MC: No, actually. I think this gets at a problem in science. You go into science because you want to learn and you want to discover something. And then it turns out that there’s competition to publish in the best places. It’s the dream that you go to grad school and get a paper published in one of the big journals. It’s fantastic if you can do it, but I did not have it happen in graduate school. Some of my friends did, and I was very happy for them. I still feel like grad school went well for me – I had three papers published in journals and was proud of it. My paper wasn’t accepted to Nature until the last day I was a post-doc. I was leaving the lab, and we were having a going-away party, and we found out that it had been accepted. So it was a duel celebration – a going away party plus a paper-was-accepted-to-Nature party, and it was really great.

MG: An even bigger party. That’s amazing.

MC: Yes, an even bigger party. It was.

MG: Can you talk about the process of getting a paper published?

MC: It’s a totally different way of thinking about writing something than when you’re turning it in for a grade. It takes a lot of effort because it has to be flawless. When you write something for class, it’s not a big deal if there are typos – a comma in the wrong spot or a word misspelled. But you can’t have that when you’re submitting for peer-review.

When you’re done with the experiment, you might think, “I’ll just write that up and we’ll send it in,” but writing it up can take months. When you actually sit down to do it, you realize that there’re a hundred questions that pop up, and you have to figure out the best answers. For example, people might underestimate how long it’ll take to make figures. You’d think you’d just put it into a graphing program and it’ll give you a graph, but most of the figures that are in these journals take so long to optimize. For any data set, you can probably display it in a lot of different ways. You also have to realize that the chances of the paper’s being accepted might go up if you present it better. Not that you’re going to hide information, but you have to sell it. The best papers are really built up to a mystery.

And just because a paper gets rejected by reviewers doesn’t mean it’s not great – that’s the lesson of peer review.  A paper is almost never accepted the first time it’s submitted. It’ll be rejected with the understanding that it’ll be re-submitted again and it can be made better.

MG: My last question is about Williams. You’ve been here for almost two years now.
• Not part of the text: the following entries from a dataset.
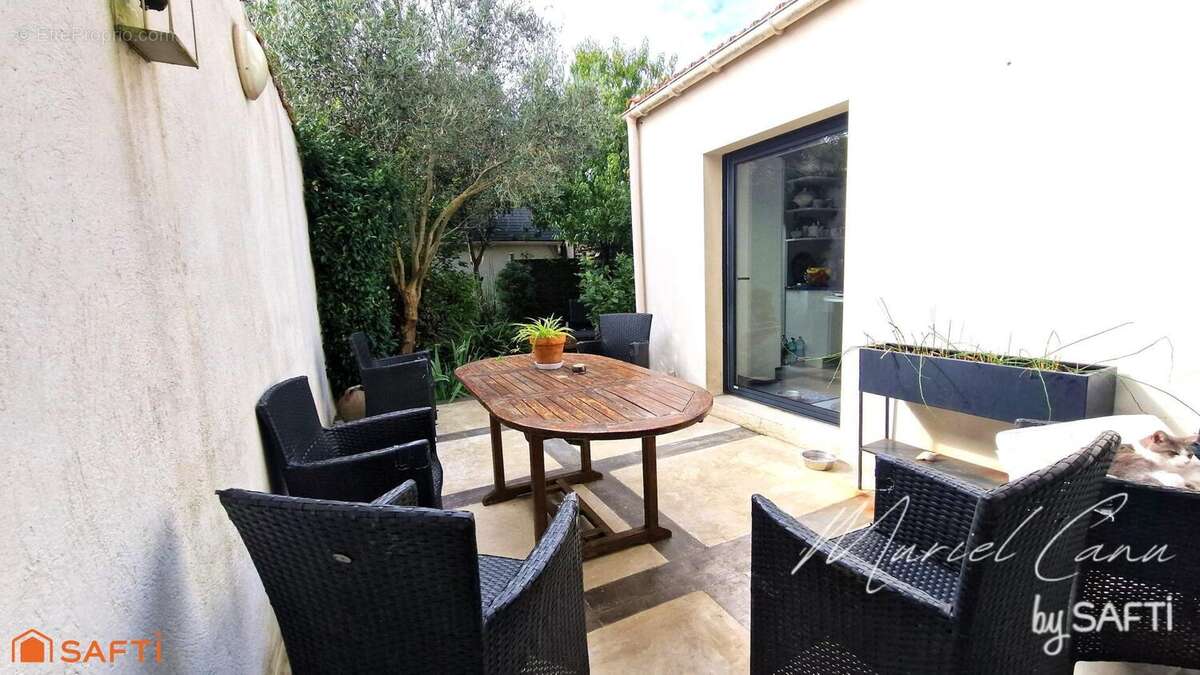 Photo 4 - Maison à LA ROCHELLE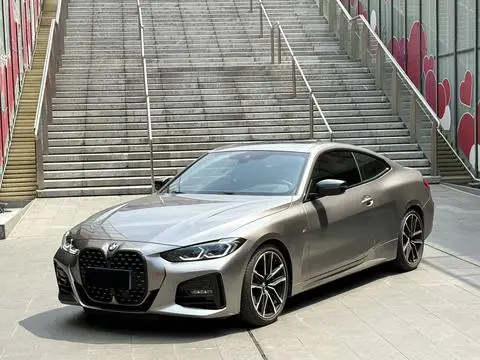 BMW 4 Series 2022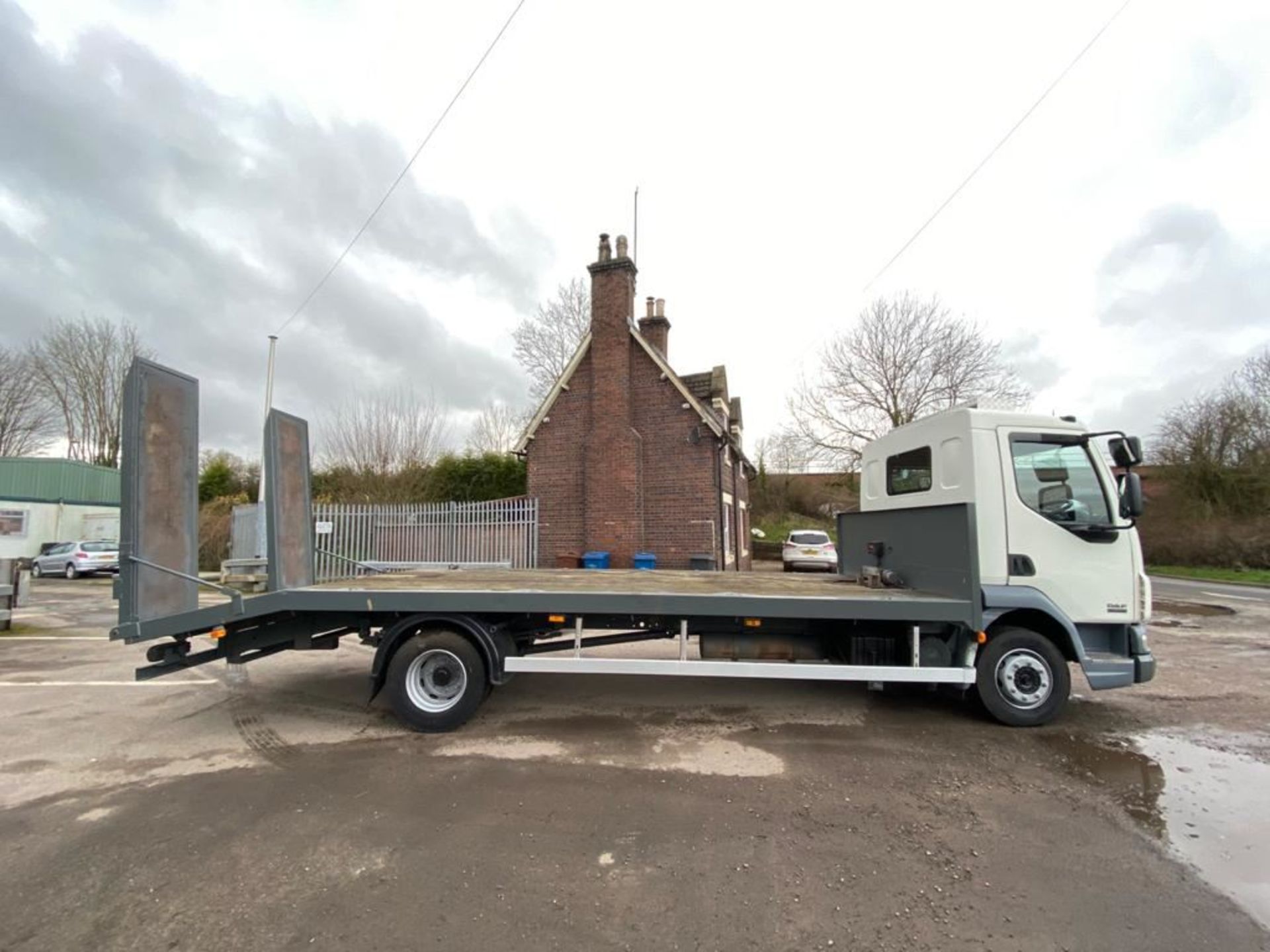 2006 DAF LF45.180 Beaver Tail Truck - Image 4 of 29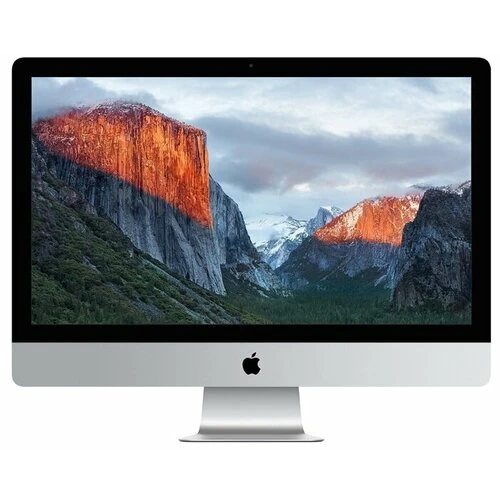 Фото Моноблок 27 Apple iMac Retina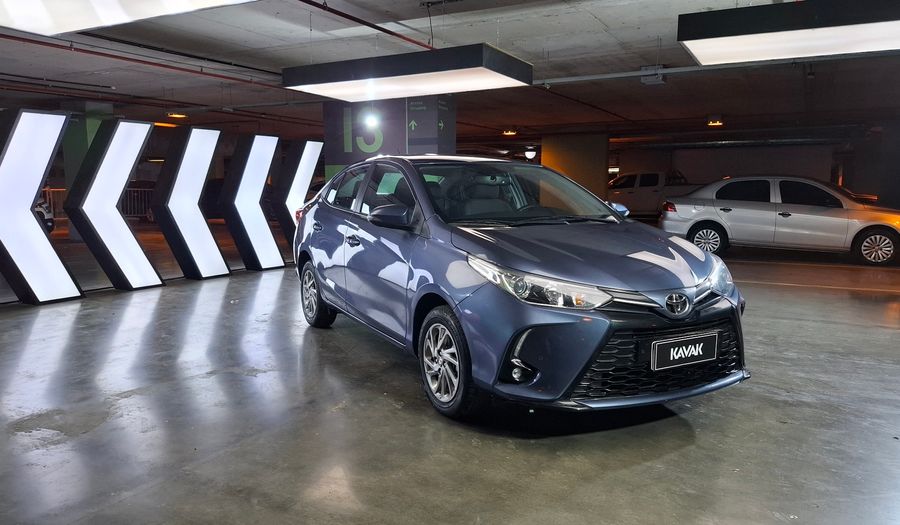 Toyota Yaris 1.5 XLS CVT Sedan 2024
What do you think Williams students do well, and what do you think they could work on?

MC: This is a great question. I ask myself this all the time. As a whole, Williams students are just amazing to me, and I love to be around them. People here are dynamic, they’re energetic, they want to learn things. Everybody’s doing well at something. Everybody wants to do well.

But that might actually contribute to what I could change about Williams. There’s this effortless perfection thing here. It would be very hard to change the perfection aspect of effortless perfection, because everybody does want to do their best at everything. To be honest, this exists at the professor level, too. I don’t think it gets talked about a lot, but I think professors are just like that. People are trying to be excellent teachers, they want to get excellent grants and excellent papers, and be all over campus.

If there’s something I could change, it’s the effortless part. I think we don’t do a good enough job showing off how much effort it takes to do these things.  It’s almost like you don’t give yourself permission to tell other people how stressed or exhausted you are. Admitting your weaknesses is something that a lot of people have a really hard time with.

Another thing I’ve heard is that it would be great for Williams students – and I’d also say this about faculty – to play a little more. I think so often people are focused on what they need to do to get an A or please the professor. It’s for totally valid reasons, but people are afraid to have some fun playing with something, and I think that’s where a lot of learning happens. So, if I could change anything about Williams students, it would be to admit imperfection and to spend more time playing.